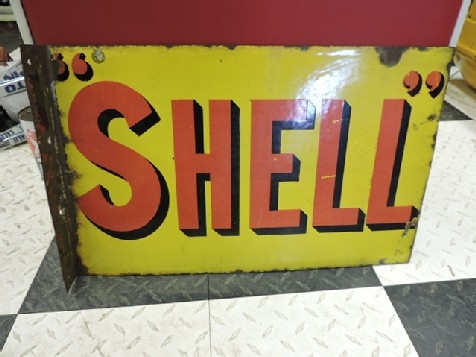 Shell double sided enamel flange sign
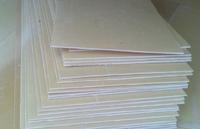 Electrical insulation muscovite mica board
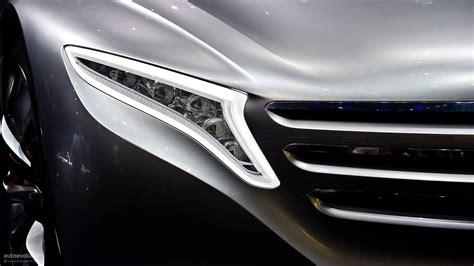 Frankfurt 2018 Mercedes Benz F125 Concept Live Photos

^^^^^^^^^^^^^^^^

» YOUR INSTRUCTIONS: Pictures are to be omitted. Print exactly the lines from the line containing "Electrical insulation muscovite mica board" through the final line of the material above, both included.

» WRITTEN RESPONSE:
 Electrical insulation muscovite mica board
 Frankfurt 2018 Mercedes Benz F125 Concept Live Photos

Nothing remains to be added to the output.